The order was issued when the patent term was close to expiry (March 2026). The tight remaining term influenced the balance-of-convenience analysis. This raises a systemic issue: patentees will increasingly litigate late in the term to squeeze relief; courts may increasingly need to consider whether injunctions remain an appropriate remedy in the final months of exclusivity. The judgement accommodates that reality, but the approach may incentivize strategic timing; either by patentees seeking last-minute relief or by generic entrants aligning manufacture with expiry. The Court’s analysis is cautious but opens a broader policy question about managing end-of-term disputes.


B. The “clearing the way” paradox


By endorsing a domestic sales ban while allowing export manufacture, the Court effectively split the legal consequences of the prima-facie finding. If a species patent is prima facie vulnerable, maintaining domestic exclusivity appears protective of the patentee in a way that undercuts the force of the non-injunction for manufacture. The judgement justifies this by reference to the sequencing of revocation proceedings and the defendant’s undertaking; yet the result is a half-measure: markets abroad may benefit from lower costs; Indian patients must wait. This tension is real and, critically, fully factual in origin (undertakings, timing of revocation, investment by DRL).

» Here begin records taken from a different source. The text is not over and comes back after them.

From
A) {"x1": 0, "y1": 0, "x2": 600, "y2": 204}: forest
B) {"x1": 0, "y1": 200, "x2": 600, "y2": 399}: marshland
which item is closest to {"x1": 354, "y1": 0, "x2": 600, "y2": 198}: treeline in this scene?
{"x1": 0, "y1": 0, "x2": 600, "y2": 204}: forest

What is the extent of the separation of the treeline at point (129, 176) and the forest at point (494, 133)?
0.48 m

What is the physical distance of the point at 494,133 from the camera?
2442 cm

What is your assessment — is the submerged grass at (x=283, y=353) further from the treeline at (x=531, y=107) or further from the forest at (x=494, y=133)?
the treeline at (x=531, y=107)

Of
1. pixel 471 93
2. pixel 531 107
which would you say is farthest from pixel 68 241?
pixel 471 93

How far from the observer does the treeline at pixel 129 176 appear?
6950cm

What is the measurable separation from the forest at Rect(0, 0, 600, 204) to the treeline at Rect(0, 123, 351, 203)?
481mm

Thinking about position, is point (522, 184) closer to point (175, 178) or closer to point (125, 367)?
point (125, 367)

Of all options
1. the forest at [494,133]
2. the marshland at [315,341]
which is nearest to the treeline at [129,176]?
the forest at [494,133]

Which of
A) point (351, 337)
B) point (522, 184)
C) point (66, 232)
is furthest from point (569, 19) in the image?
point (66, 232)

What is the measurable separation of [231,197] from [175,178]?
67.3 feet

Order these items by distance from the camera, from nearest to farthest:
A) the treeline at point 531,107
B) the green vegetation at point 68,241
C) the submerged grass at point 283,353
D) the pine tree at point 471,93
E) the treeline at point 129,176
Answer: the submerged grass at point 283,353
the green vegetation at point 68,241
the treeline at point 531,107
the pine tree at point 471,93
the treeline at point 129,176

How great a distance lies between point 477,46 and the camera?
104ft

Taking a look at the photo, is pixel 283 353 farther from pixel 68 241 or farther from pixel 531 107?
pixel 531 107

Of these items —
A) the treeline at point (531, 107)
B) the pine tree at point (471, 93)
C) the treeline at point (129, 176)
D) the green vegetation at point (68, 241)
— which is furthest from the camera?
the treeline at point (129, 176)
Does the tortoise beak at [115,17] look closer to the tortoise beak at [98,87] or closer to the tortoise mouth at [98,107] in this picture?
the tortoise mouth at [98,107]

These doctrinal choices and procedural compromises translate into concrete strategic lessons for both originator companies and generic manufacturers.

 

Practical Takeaways


A.  Genus disclosures require precise parsing.


When drafting species patent, ensure the specification explains why a particular substitution or acylation is non-obvious and how it yields a technical advantage. Use explicit comparative data.


B. If manufacturing for export, file revocation early.


Courts expect defendants seeking market entry to “clear the way”; commencing manufacturing before a revocation challenge may complicate domestic entry positions.


C. Near-expiry litigation will alter injunction calculus.


Parties should plan time effects: costly injunctions are less probable when only months remain on the patent.


D. Export strategy is viable but not risk-free.


Export-only manufacture can proceed where validity is credibly challenged; but domestic launch may be restrained by undertakings or judicial caution.


Conclusion


The Delhi High court’s order in Novo Nordisk v. Dr. Reddy’s is consequential precisely because it is narrow; it does not decide ultimate validity, but it supplies principled guidance on interim relief when species patents are contested and manufacturing is export-oriented. The judgment tightens the analytical lens on genus-species relationships, privileges a fact-sensitive balance between commercial reliance and lawful exclusivity, and leaves open, for final hearing, the larger question of whether IN’697 ultimately survives statutory scrutiny.


For innovators, the message is clear: “patent layering” without demonstrable technical advance is risky. For generics, the message is cautious: export manufacture is feasible but must be handled strategically to avoid entanglement with domestic market constraints.